Dealing with Trump at all is a path to ruin. The Venezuelan government is attempting a cynical deal, to pretend that Maduros kidnapping is ok, and that their hands are tied into lo and behold a neoliberal trade agreement that will crush Venezuela and it’s population. They are trying to sell quietcompradorism as the proper response to a military attack. The public will retch this back up and further domestic chaos is where this is headed.
Is Rodriguez going to call for a referendum or elections on these issues? Is Venezuela in a state of war? Has a treaty been signed? Don’t expect back room deals to carry the day with an even further impoverished public. Mafioso tactics don’t run countries.
So what’s your proposed alternative given that it is not just Trump but our political establishment in general that Venezuela is up against? Russia has the same problem of a West that refuses to give up on the Cold War when foreign policy Great Gamers were riding high. Take away all the contrived belligerence and these useless eaters would have to find real jobs.
The will to dominate is part of human nature and not easily defeated except through reason–obviously in short supply in the Trump administration–or by practical reality. It sounds like Venezuela, like the often criticized Putin, will be treating the crazies with kid gloves as nemesis does the job for them. In the case of the mentally deteriorating Donald this may not take long.
Would guess that Acting Pres. Rodriguez is playing the medium term game for now banking on the predictable end of Trumpian madness by 2028 and the extreme neocon crazies’ power will somehow be clipped by then.
If one blocks out the stream of stupid emanating from the White House and only listens to what Venezuelan government (and PVDSA) says, it seems that they are offering to sale oil to USA (ref: Chevron, banned from Venezuela by USA in 2025) and even work with the US companies (ref: Halliburton, banned from Venezuela by USA in 2019) – just like Chavez and Maduro were offering.
Bolivarians are not idiots, they know the geography and that relations to USA are a serious matter, as it’s the biggest market and has most power in the region.
As for diplomacy, re-establishing the relations is at the moment the only way Venezuelan government can be part of Maduro’s trial. The Venezuelan Attorney General called the judge presiding over the trial and allegedly said, lawyer to lawyer, that he must know USA has no jurisdiction over Venezuela, but that’s not the same as having a diplomat as part of the defense team.

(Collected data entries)
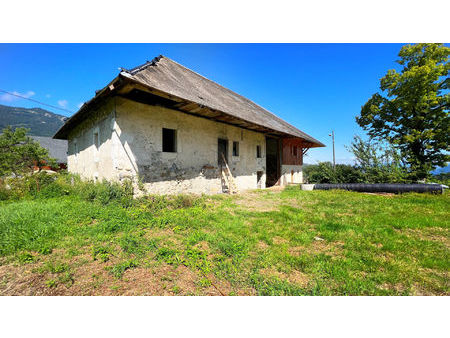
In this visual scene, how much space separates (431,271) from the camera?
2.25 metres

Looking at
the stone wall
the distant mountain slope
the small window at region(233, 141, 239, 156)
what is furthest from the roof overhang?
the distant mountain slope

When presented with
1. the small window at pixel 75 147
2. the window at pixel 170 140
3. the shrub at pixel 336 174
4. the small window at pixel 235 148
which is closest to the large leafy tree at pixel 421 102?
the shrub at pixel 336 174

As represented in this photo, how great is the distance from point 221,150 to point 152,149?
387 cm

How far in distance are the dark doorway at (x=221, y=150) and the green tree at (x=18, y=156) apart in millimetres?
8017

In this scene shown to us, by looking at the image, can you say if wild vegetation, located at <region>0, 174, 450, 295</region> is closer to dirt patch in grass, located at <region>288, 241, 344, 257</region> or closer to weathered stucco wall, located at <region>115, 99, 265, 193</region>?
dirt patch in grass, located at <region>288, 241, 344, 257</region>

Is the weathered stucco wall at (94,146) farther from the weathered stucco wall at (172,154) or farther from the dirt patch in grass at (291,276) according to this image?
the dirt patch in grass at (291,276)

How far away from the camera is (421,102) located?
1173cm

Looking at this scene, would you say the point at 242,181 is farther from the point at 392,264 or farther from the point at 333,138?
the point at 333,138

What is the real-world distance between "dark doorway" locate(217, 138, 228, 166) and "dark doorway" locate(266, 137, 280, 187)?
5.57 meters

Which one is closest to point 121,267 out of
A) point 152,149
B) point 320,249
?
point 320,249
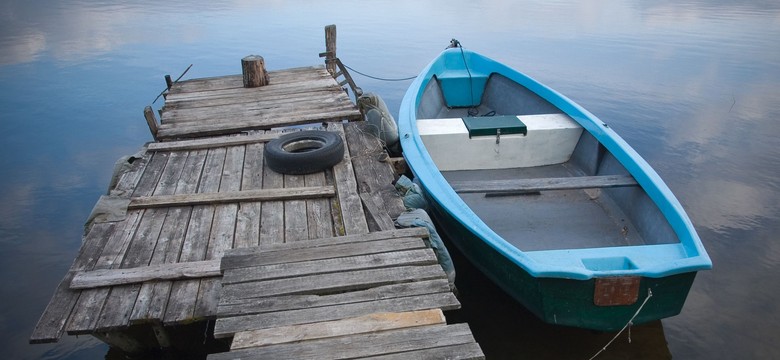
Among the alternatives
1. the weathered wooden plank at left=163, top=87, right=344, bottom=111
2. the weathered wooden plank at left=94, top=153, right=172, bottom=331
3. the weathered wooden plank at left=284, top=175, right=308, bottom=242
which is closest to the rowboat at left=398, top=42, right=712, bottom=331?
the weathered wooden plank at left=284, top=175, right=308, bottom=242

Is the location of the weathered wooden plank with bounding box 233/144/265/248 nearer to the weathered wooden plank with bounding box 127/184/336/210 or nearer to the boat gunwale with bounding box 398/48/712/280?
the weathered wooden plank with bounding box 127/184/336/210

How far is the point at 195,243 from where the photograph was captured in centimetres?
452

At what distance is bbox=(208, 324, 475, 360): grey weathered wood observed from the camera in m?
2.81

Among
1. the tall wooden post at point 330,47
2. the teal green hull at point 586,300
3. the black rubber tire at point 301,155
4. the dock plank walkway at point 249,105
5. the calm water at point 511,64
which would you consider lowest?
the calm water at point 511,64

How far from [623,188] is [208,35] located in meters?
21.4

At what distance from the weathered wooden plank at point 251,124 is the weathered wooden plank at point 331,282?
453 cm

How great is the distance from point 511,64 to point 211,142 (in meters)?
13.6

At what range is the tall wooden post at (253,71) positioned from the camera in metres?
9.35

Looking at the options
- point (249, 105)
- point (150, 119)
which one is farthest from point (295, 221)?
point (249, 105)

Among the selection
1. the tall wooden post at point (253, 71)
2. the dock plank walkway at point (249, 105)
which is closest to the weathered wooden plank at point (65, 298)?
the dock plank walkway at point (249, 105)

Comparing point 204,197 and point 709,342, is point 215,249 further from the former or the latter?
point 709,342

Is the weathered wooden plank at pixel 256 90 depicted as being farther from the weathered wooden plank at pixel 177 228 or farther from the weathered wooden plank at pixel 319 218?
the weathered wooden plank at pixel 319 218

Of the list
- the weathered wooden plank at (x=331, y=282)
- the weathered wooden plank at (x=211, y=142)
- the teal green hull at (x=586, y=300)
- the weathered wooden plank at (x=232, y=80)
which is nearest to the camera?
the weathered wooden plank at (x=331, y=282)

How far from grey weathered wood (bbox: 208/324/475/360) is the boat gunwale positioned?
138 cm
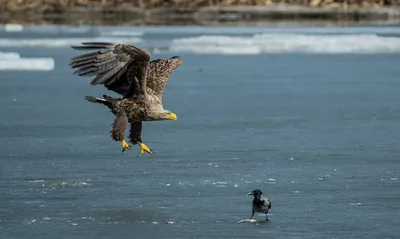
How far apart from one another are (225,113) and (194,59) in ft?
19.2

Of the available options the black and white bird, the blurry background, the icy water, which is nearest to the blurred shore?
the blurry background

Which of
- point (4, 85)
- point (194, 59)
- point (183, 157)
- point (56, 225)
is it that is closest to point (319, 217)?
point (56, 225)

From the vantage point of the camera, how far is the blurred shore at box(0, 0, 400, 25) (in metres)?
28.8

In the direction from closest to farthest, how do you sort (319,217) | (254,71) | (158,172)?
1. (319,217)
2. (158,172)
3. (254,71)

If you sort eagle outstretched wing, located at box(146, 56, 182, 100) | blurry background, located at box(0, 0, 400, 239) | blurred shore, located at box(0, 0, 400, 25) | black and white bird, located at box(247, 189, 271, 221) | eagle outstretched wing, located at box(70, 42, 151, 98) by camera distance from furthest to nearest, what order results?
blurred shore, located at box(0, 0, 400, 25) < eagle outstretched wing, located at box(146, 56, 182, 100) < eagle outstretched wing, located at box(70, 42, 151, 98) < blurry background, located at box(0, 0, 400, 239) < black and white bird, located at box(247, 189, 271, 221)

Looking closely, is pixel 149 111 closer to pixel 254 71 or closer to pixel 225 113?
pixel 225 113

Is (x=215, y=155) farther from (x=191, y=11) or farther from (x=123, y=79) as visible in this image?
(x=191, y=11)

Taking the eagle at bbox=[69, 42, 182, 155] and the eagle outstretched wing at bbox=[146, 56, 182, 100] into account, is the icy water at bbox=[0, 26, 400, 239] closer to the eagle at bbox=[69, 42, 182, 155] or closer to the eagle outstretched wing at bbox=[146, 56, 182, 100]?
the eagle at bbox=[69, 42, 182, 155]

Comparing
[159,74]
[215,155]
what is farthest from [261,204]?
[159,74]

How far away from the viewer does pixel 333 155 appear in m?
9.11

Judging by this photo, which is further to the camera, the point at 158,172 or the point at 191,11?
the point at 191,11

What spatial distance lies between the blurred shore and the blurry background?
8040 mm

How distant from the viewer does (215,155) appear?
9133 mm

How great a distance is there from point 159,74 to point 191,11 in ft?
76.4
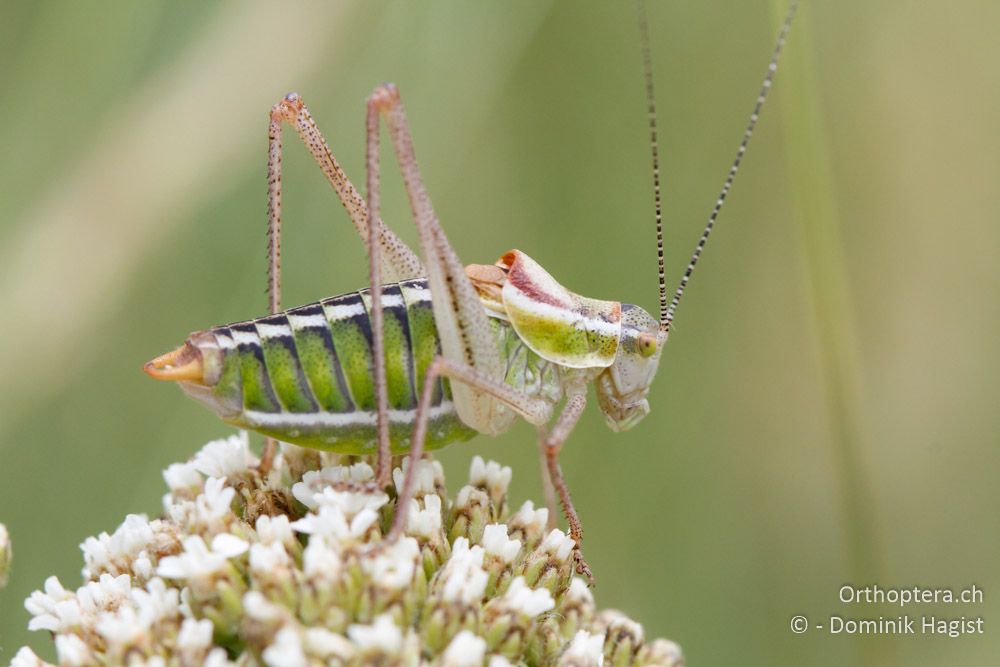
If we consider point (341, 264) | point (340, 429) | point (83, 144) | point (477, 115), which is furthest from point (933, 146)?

Exercise requirements:
1 > In the comments on Venezuela, in what year did the USA ban Halliburton from Venezuela?
2 > Extract the passage in the comments on Venezuela from "Would guess that" up to and including "in the region.".
3 > Extend the comments on Venezuela by writing what comes after their final sentence.

Per-task answers:
1 > 2019

2 >
Would guess that Acting Pres. Rodriguez is playing the medium term game for now banking on the predictable end of Trumpian madness by 2028 and the extreme neocon crazies’ power will somehow be clipped by then.
If one blocks out the stream of stupid emanating from the White House and only listens to what Venezuelan government (and PVDSA) says, it seems that they are offering to sale oil to USA (ref: Chevron, banned from Venezuela by USA in 2025) and even work with the US companies (ref: Halliburton, banned from Venezuela by USA in 2019) – just like Chavez and Maduro were offering.
Bolivarians are not idiots, they know the geography and that relations to USA are a serious matter, as it’s the biggest market and has most power in the region.

3 >
Meanwhile, Trump has already threatened Columbia with a similar strike and announced invasion of Mexico within a few weeks. It’s almost as he’s already moved on from Venezuela.
Social-political-economic systems that reward domineering behaviors are, I argue, more the problem and these systems are our creation. Many of us, I’d even wager most, have no desire live a life expressing “the will to dominate” in our human nature. But some do and, for reasons I can’t get on board with, we usually give the top jobs to the most psychopathic of these maniacs.
My interpretation of this phenomenon is that it is hard work to reach the top of power hierarchies and for most people of a fundamentally decent nature, the perceived rewards of reaching the top are not worth the effort (and the compromises one may have to make). The ability to dominate others is not that valuable to people who don’t want to dominate others.
I’m sure there is more to it, but this may be part of it.
“Power is always dangerous. It attracts the worst and corrupts the best. Power Is Only Given To Those Who Are Willing To Lower Themselves To Pick It Up.”
Ragnar Lothbrok, in the television series “Vikings”
Turn on the air defenses for a start. The Houthis were able to hold off the entire US Navy just last year. The Gazans have held out against the whole of Nato for over 2 years. There are structural reasons why the old Cold War armies are not the world-dominating forces they once were.
Is having the US pick apart your political system and state slowly over 5 years, ending up like Syria after at most 10, a viable alternative to a military campaign? Really? What’s the worst case of the latter? Iraq, Afghanistan? Are those better or worse off now than Ukraine, Syria, or Libya who tried going along with the US/Nato policy?
I’m not avocating war as a sensible or first option. But neither is rolling over and dying for people with a track record of carving countries up into pieces. Stage managed surrenders are not a viable policy in this day and age, especially to Washington.
Get the “Europeans” to stop their Russophobic “support for Ukraine” which destroys them and Ukraine.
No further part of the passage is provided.